I mean, who checks their electricity bill every two hours?

2 comments

You might imagine a world in which everyone knows that electricity prices are dynamic and frequently changing. In a regime like this and under the recent circumstances in Texas, yes, you would expect businesses and people to rapidly change their behavior in order to not incur a giant electricity bill. Under limited generation with hugely inflated prices, only those entities that both need and could afford it will use electricity. What you have under this regime is a much more efficient use of electrical power in constrained circumstances.

Since electricity prices are mostly fixed[1] this type of price discovery cannot exist and everyone pretty much goes on using electricity as per usual during periods of shortage, leading to blackouts.
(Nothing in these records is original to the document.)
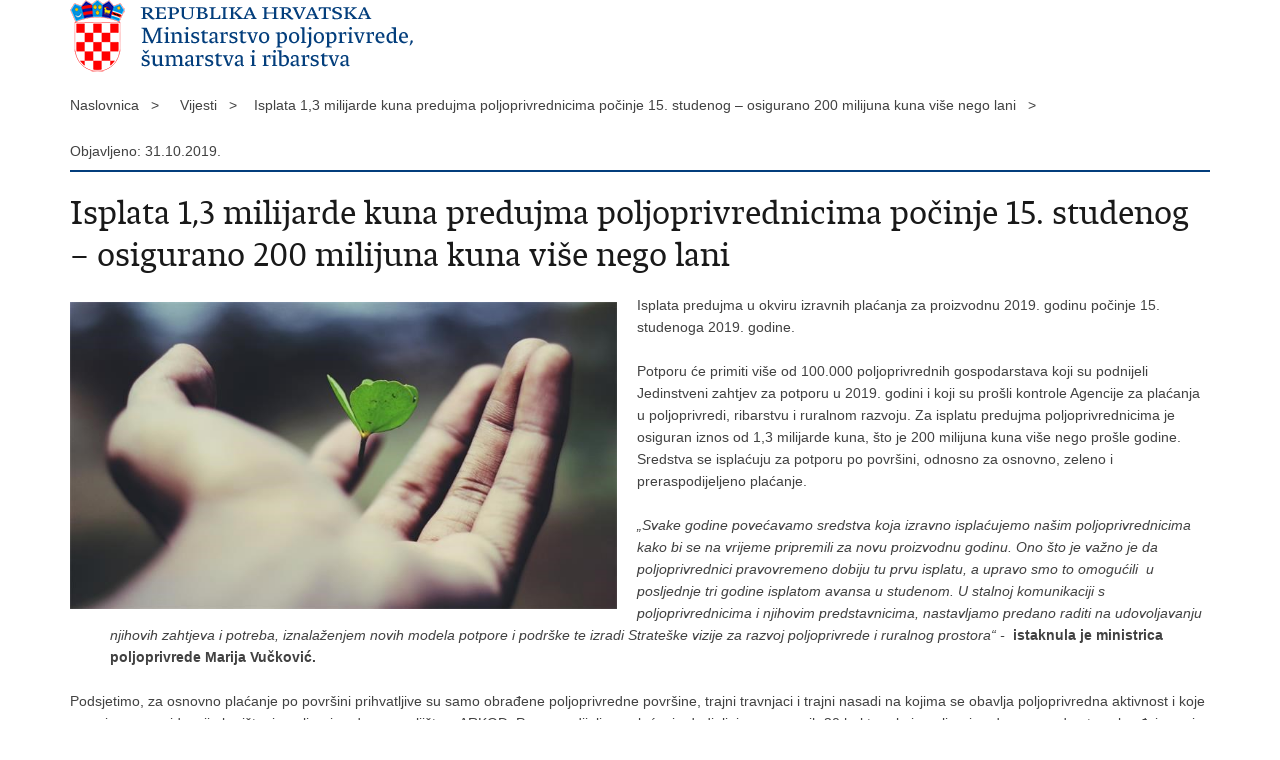

--- FILE ---
content_type: text/html; charset=utf-8
request_url: https://poljoprivreda.gov.hr/print.aspx?id=3682&url=print
body_size: 2780
content:

<!DOCTYPE html>
<!--[if lt IE 7]>      <html class="no-js lt-ie9 lt-ie8 lt-ie7"> <![endif]-->
<!--[if IE 7]>         <html class="no-js lt-ie9 lt-ie8"> <![endif]-->
<!--[if IE 8]>         <html class="no-js lt-ie9"> <![endif]-->
<!--[if gt IE 8]><!--> <html class="no-js"> <!--<![endif]-->
    <head>
        <meta charset="utf-8" />
        <title>Ministarstvo Republike Hrvatske - Isplata 1,3 milijarde kuna predujma poljoprivrednicima počinje 15. studenog – osigurano 200 milijuna kuna više nego lani</title>
        <meta name="keywords" content="" />
        <meta name="description" content="" />
        <meta name="viewport" content="width=device-width, initial-scale=1.0, maximum-scale=1.0, minimum-scale=1.0, user-scalable=no" />
		<link rel="shortcut icon" type="image/x-icon" href="/favicons/favicon_vlada.ico" />

        <link rel="stylesheet" href="/css/normalize.css" />
        <link rel="stylesheet" href="/css/main.css" />
		<link rel="stylesheet" href="/fonts/fonts.css" />
		<link rel="stylesheet" href="/css/jquery-ui-1.9.2.custom.css" />
        <link rel="stylesheet" href="/css/default.css" />
        <link rel="stylesheet" href="/css/stil_mu.css" /> 
		<link rel="stylesheet" href="/css/refineslide.css" />
		<link rel="stylesheet" href="/fancybox/jquery.fancybox-1.3.4.css" />
		<link rel="stylesheet" href="/player/mediaelementplayer.min.css" />
        <link rel="stylesheet" href="/css/print.css" />

        <script src="/js/modernizr-2.6.2-respond-1.1.0.min.js"></script>
		<script src="/js/jquery-1.8.2.min.js"></script>
		<script src="/js/jquery.cookie.js"></script>
		<script src="/js/jquery.easing.1.3.js"></script> 
		<script src="/js/jquery-ui-1.9.2.custom.js"></script>
		<script src="/js/jquery.refineslide.js"></script>
        <script src="/js/fluidvids.js"></script>
		<script src="/fancybox/jquery.mousewheel-3.0.4.pack.js"></script>
        <script src="/fancybox/jquery.fancybox-1.3.4.pack.js"></script>
        <script src="/player/mediaelement-and-player.min.js"></script>
		<script src="/js/script.js"></script>
    </head>
    <body onload="window.print()">
	
		<header>

			<div class="center">
				<div class="logo_search_content">
                    <img src="img/mps-logo.png" alt="" />
				</div>
			</div>
		</header>

        <br />

        <div class="center">

			<div class="breadcrumbs">
				<ul>
				<li>Naslovnica&nbsp;&nbsp;&nbsp;></li> 
				<li>Vijesti&nbsp;&nbsp;&nbsp;></li><li>Isplata 1,3 milijarde kuna predujma poljoprivrednicima počinje 15. studenog – osigurano 200 milijuna kuna više nego lani&nbsp;&nbsp;&nbsp;></li>
                </ul>
			</div>

		</div>

		<div class="center">	

			<div class="content article_content">

				<div class="article_left">
				
					<div class="article_info">
						<ul>
                            <li class="time_info">Objavljeno: 31.10.2019.</li> 
						</ul>
					</div>
			
					<h1>Isplata 1,3 milijarde kuna predujma poljoprivrednicima počinje 15. studenog – osigurano 200 milijuna kuna više nego lani</h1>
					
					<div class="page_content">
                        
                        <div class="article_photo">
                            <img src="/userdocsimages//slike/Priopcenja/01-317.jpg?width=750&amp;height=500" alt=""/>   
                        </div>
                        
						<h3> </h3>
						Isplata predujma u okviru izravnih plaćanja za proizvodnu 2019. godinu počinje 15. studenoga 2019. godine.<br>
<br>
Potporu će primiti više od 100.000 poljoprivrednih gospodarstava koji su podnijeli Jedinstveni zahtjev za potporu u 2019. godini i koji su prošli kontrole Agencije za plaćanja u poljoprivredi, ribarstvu i ruralnom razvoju. Za isplatu predujma poljoprivrednicima je osiguran iznos od 1,3 milijarde kuna, što je 200 milijuna kuna više nego prošle godine. Sredstva se isplaćuju za potporu po površini, odnosno za osnovno, zeleno i preraspodijeljeno plaćanje.<br>
&nbsp;
<div style="margin-left: 40px;"><em>&bdquo;Svake godine povećavamo sredstva koja izravno isplaćujemo našim poljoprivrednicima kako bi se na vrijeme pripremili za novu proizvodnu godinu. Ono što je važno je da poljoprivrednici pravovremeno dobiju tu prvu isplatu, a upravo smo to omogućili &nbsp;u posljednje tri godine isplatom avansa u studenom. U stalnoj komunikaciji s poljoprivrednicima i njihovim predstavnicima, nastavljamo predano raditi na udovoljavanju njihovih zahtjeva i potreba, iznalaženjem novih modela potpore i podrške te izradi Strateške vizije za razvoj poljoprivrede i ruralnog prostora&ldquo; -&nbsp;&nbsp;</em><strong>istaknula je ministrica poljoprivrede Marija Vučković. </strong></div>
&nbsp;<br>
Podsjetimo, za osnovno plaćanje po površini prihvatljive su samo obrađene poljoprivredne površine, trajni travnjaci i trajni nasadi na kojima se obavlja poljoprivredna aktivnost i koje su upisane u evidenciju korištenja poljoprivrednog zemljišta &ndash; ARKOD. Preraspodijeljeno plaćanje dodjeljuje se za prvih 20 hektara koja poljoprivredna gospodarstva obrađuju, &nbsp;svim korisnicima koji zadovoljavaju uvjete za osnovno plaćanje. Plaćanje za provođenje praksi korisnih za klimu i okoliš &ndash; zeleno plaćanje &ndash; isplaćuje se kao postotak ukupne vrijednosti osnovnog plaćanja. Poljoprivrednici koji se bave klasičnom proizvodnjom trebaju provoditi zelene prakse da bi ostvarili pravo na zeleno plaćanje, dok površine pod ekološkom proizvodnjom automatski ostvaruju uvjete za zelena plaćanja. &nbsp;Zelene prakse uključuju raznolikost usjeva, ekološki značajne površine i očuvanje trajnih travnjaka.<br>
&nbsp;
                        
       					<br><br><div class='clear'> </div><a href='/vijesti/8?tip=1'>Pisane vijesti</a>
						
					</div>

								 
				</div>
				
				<div class="clear"> </div> 
				
			</div>	
			
		</div>	

		<div class="space_44"> </div>
			
		<footer class="footer_gov">
		
			<div class="center">

				<div class="footer_vrh">&nbsp;</div>
			
				<div class="footer_cp">
					Copyright &copy; 2026 Ministarstvo poljoprivrede. Sva prava pridržana
				</div>

				
			</div>
			
			<div class="clear"></div>
			
		</footer>		
		
    </body>
</html>
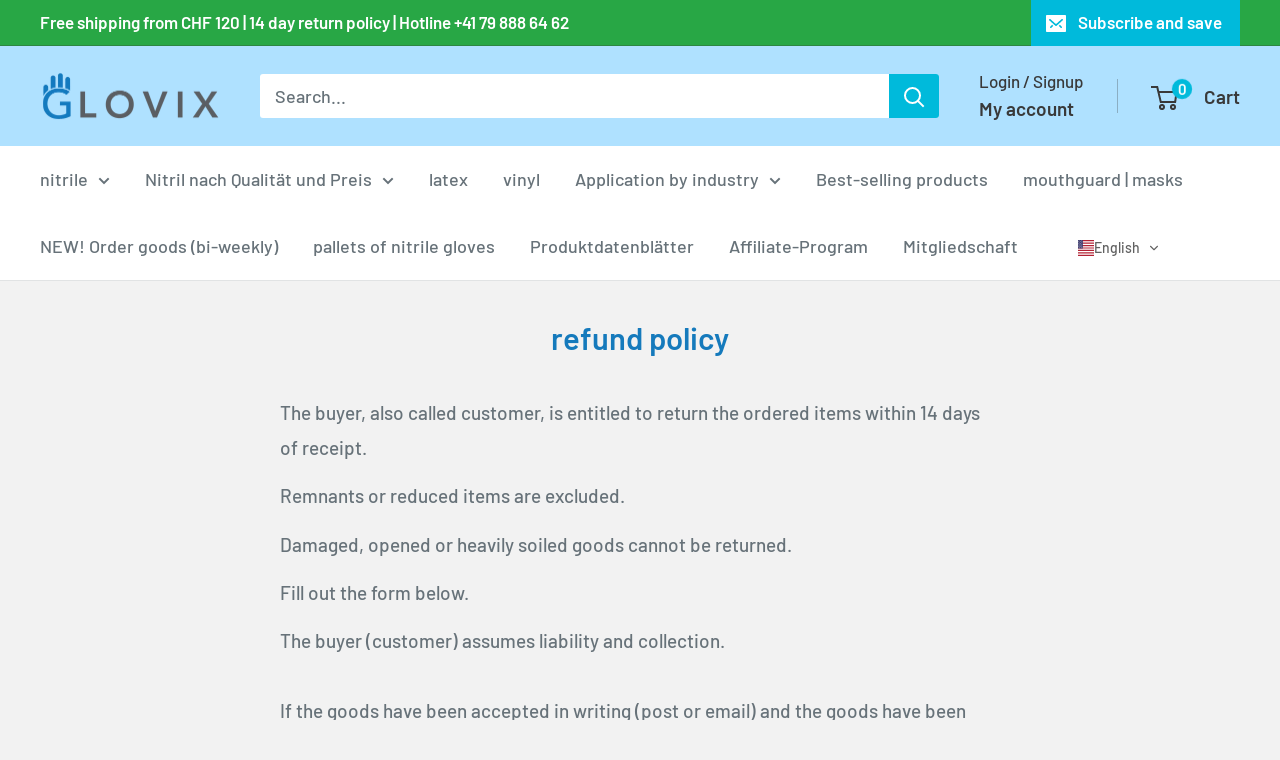

--- FILE ---
content_type: text/javascript
request_url: https://glovix.net/cdn/shop/t/35/assets/custom.js?v=102476495355921946141763916795
body_size: -629
content:
//# sourceMappingURL=/cdn/shop/t/35/assets/custom.js.map?v=102476495355921946141763916795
On the face of it, it seems like the market price regime might be preferable, but one has to remember that economic efficiency isn't the only thing we're optimizing for a society. Instead policy makers have decided that having low electricity prices for everyone is more important than maximizing efficiency with respect to power generation. I'm inclined to agree with them. The downside to this approach is that you have to invest more into making sure that you never run into these shortage events - otherwise you end up with the disaster that happened in Texas. That said, I can't imagine a free-floating price regime would have left Texas better off; instead the real world outcome probably would have been about the same: most people would have voluntarily turned off their power (or would have been 'margin called' by their utilities when they ran up huge bills inadvertently). Better efficiency, but similar outcome.

[1] Apparently one of the providers in Texas was called Griddy, which had a novel model where they did charge floating rates for electricity. Not coincidentally, they advised their customers to switch providers or risk enormous energy bills.
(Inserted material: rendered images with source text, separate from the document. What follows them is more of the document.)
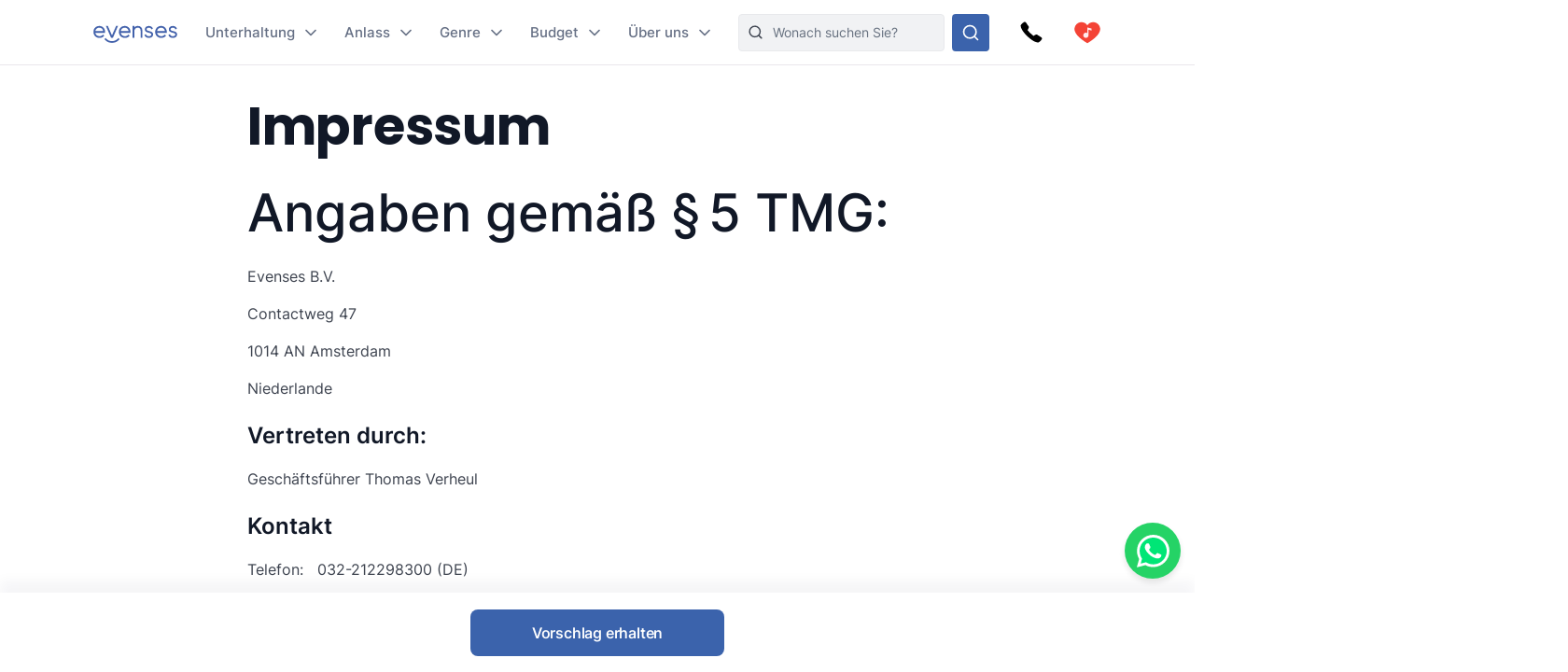

--- FILE ---
content_type: application/javascript; charset=utf-8
request_url: https://www.evenses.ch/_app/immutable/chunks/fullscreen-940bdc07.js
body_size: 48
content:
import{w as n}from"./index-c57b1f74.js";import"./_sentry-release-injection-file-a79da201.js";(function(){try{var e=typeof window<"u"?window:typeof global<"u"?global:typeof self<"u"?self:{},d=new Error().stack;d&&(e._sentryDebugIds=e._sentryDebugIds||{},e._sentryDebugIds[d]="36b73b78-0d19-4aa6-9421-364cc7087d52",e._sentryDebugIdIdentifier="sentry-dbid-36b73b78-0d19-4aa6-9421-364cc7087d52")}catch{}})();const o=n();export{o as f};


--- FILE ---
content_type: application/javascript; charset=utf-8
request_url: https://www.evenses.ch/_app/immutable/chunks/TopNavigationContainer-7712e951.js
body_size: 1137
content:
import{S as E,i as I,s as T,k as b,$ as p,l as v,m as d,a0 as y,h as u,a1 as L,n as _,am as N,b as D,J as m,B as j,F as O,w as A,a as C,x as F,c as R,y as H,G as S,H as V,I as q,f as k,t as w,z}from"./index-ce0a0e8d.js";(function(){try{var a=typeof window<"u"?window:typeof global<"u"?global:typeof self<"u"?self:{},e=new Error().stack;e&&(a._sentryDebugIds=a._sentryDebugIds||{},a._sentryDebugIds[e]="1a4fed73-4012-41f1-a239-e18e6b49a41b",a._sentryDebugIdIdentifier="sentry-dbid-1a4fed73-4012-41f1-a239-e18e6b49a41b")}catch{}})();function B(a){let e,t,l,o;return{c(){e=b("a"),t=p("svg"),l=p("use"),this.h()},l(i){e=v(i,"A",{href:!0,title:!0,class:!0});var s=d(e);t=y(s,"svg",{class:!0});var r=d(t);l=y(r,"use",{"xlink:href":!0}),d(l).forEach(u),r.forEach(u),s.forEach(u),this.h()},h(){L(l,"xlink:href","#i-logo"),_(t,"class","svelte-t0xjnb"),_(e,"href",a[2]),_(e,"title",a[0]),_(e,"class",o=N("logo "+a[1])+" svelte-t0xjnb")},m(i,s){D(i,e,s),m(e,t),m(t,l)},p(i,[s]){s&4&&_(e,"href",i[2]),s&1&&_(e,"title",i[0]),s&2&&o!==(o=N("logo "+i[1])+" svelte-t0xjnb")&&_(e,"class",o)},i:j,o:j,d(i){i&&u(e)}}}function G(a,e,t){let{title:l}=e,{className:o=""}=e,{base:i="/"}=e;return a.$$set=s=>{"title"in s&&t(0,l=s.title),"className"in s&&t(1,o=s.className),"base"in s&&t(2,i=s.base)},[l,o,i]}class J extends E{constructor(e){super(),I(this,e,G,B,T,{title:0,className:1,base:2})}}function K(a){let e,t,l,o,i,s;o=new J({props:{className:"nav-logo",logo:a[0].logo,title:a[0].locale.TO_FRONT,base:a[1]}});const r=a[3].default,f=O(r,a,a[2],null);return{c(){e=b("header"),t=b("div"),l=b("nav"),A(o.$$.fragment),i=C(),f&&f.c(),this.h()},l(n){e=v(n,"HEADER",{class:!0});var c=d(e);t=v(c,"DIV",{class:!0});var g=d(t);l=v(g,"NAV",{class:!0});var h=d(l);F(o.$$.fragment,h),i=R(h),f&&f.l(h),h.forEach(u),g.forEach(u),c.forEach(u),this.h()},h(){_(l,"class","contentw top-nav-inner tni svelte-1bjpjbg"),_(t,"class","nav-slide w100 svelte-1bjpjbg"),_(e,"class","top-nav svelte-1bjpjbg")},m(n,c){D(n,e,c),m(e,t),m(t,l),H(o,l,null),m(l,i),f&&f.m(l,null),s=!0},p(n,[c]){const g={};c&1&&(g.logo=n[0].logo),c&1&&(g.title=n[0].locale.TO_FRONT),c&2&&(g.base=n[1]),o.$set(g),f&&f.p&&(!s||c&4)&&S(f,r,n,n[2],s?q(r,n[2],c,null):V(n[2]),null)},i(n){s||(k(o.$$.fragment,n),k(f,n),s=!0)},o(n){w(o.$$.fragment,n),w(f,n),s=!1},d(n){n&&u(e),z(o),f&&f.d(n)}}}function M(a,e,t){let{$$slots:l={},$$scope:o}=e,{app:i}=e,{base:s}=e;return a.$$set=r=>{"app"in r&&t(0,i=r.app),"base"in r&&t(1,s=r.base),"$$scope"in r&&t(2,o=r.$$scope)},[i,s,o,l]}class Q extends E{constructor(e){super(),I(this,e,M,K,T,{app:0,base:1})}}export{J as L,Q as T};


--- FILE ---
content_type: application/javascript; charset=utf-8
request_url: https://www.evenses.ch/_app/immutable/chunks/preload-helper-6d58dae5.js
body_size: 253
content:
(function(){try{var t=typeof window<"u"?window:typeof global<"u"?global:typeof self<"u"?self:{},n=new Error().stack;n&&(t._sentryDebugIds=t._sentryDebugIds||{},t._sentryDebugIds[n]="af41f09b-00f8-42d4-b7b6-b70069c893ce",t._sentryDebugIdIdentifier="sentry-dbid-af41f09b-00f8-42d4-b7b6-b70069c893ce")}catch{}})();const u="modulepreload",b=function(t,n){return new URL(t,n).href},a={},y=function(n,o,c){if(!o||o.length===0)return n();const f=document.getElementsByTagName("link");return Promise.all(o.map(e=>{if(e=b(e,c),e in a)return;a[e]=!0;const s=e.endsWith(".css"),d=s?'[rel="stylesheet"]':"";if(!!c)for(let i=f.length-1;i>=0;i--){const l=f[i];if(l.href===e&&(!s||l.rel==="stylesheet"))return}else if(document.querySelector(`link[href="${e}"]${d}`))return;const r=document.createElement("link");if(r.rel=s?"stylesheet":u,s||(r.as="script",r.crossOrigin=""),r.href=e,document.head.appendChild(r),s)return new Promise((i,l)=>{r.addEventListener("load",i),r.addEventListener("error",()=>l(new Error(`Unable to preload CSS for ${e}`)))})})).then(()=>n())};export{y as _};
They obviously need (and apparently lack) some kind of system for notifying people when prices are spiking unusually high so that exactly that can happen.
So, let's say I'm a consumer in Texas, and the power company says, "Here's the power plan - there's no flat plan because we don't have to offer you one. But there's plan A which will charge you exorbitant prices when we want to, and there's an even more expensive plan B, but plan B comes with its own alarm system so you will know when the price is skyrocketing. The alarm will activate maybe once in next ten years, and you will just have to trust us that it will work when it needs to."

Then, being a good free-market consumer, I should of course choose plan B... wait, there's no regulation, so there's no reason for me to believe plan B actually works as advertised. So of course I should pay $$$ to hire an auditor who goes through the company's infrastructure and certify that what they're saying is actually correct. Actually, the auditor had better keep an eye on the company from now on, because even if plan B is will-maintained now there's no guarantee that it will continue to be.

But of course I can't afford such an auditor by myself - it would be really convenient if there's an organization that I can join, with a bit of membership fee, and then it certifies these plans, and maybe they need to have some actual teeth, because otherwise how would we know the company isn't lying its ways through.

Hmm, this free market is getting really complicated, it might be nice if there's some kind of blueprint, let's say, a prototypical organization that takes membership fees and holds these companies responsible for their words ...

> They obviously need (and apparently lack) some kind of system for notifying people when prices are spiking unusually high so that exactly that can happen.

I fail to see how this classifies as a free market solution. If customers are not free to choose their supplier, and providers can whimsically just abuse their dominant position to hike prices at will, then that's not a free market at all. It just sounds like a monopolistic market dictating price hikes whenever they feel like it without fear of any consequence.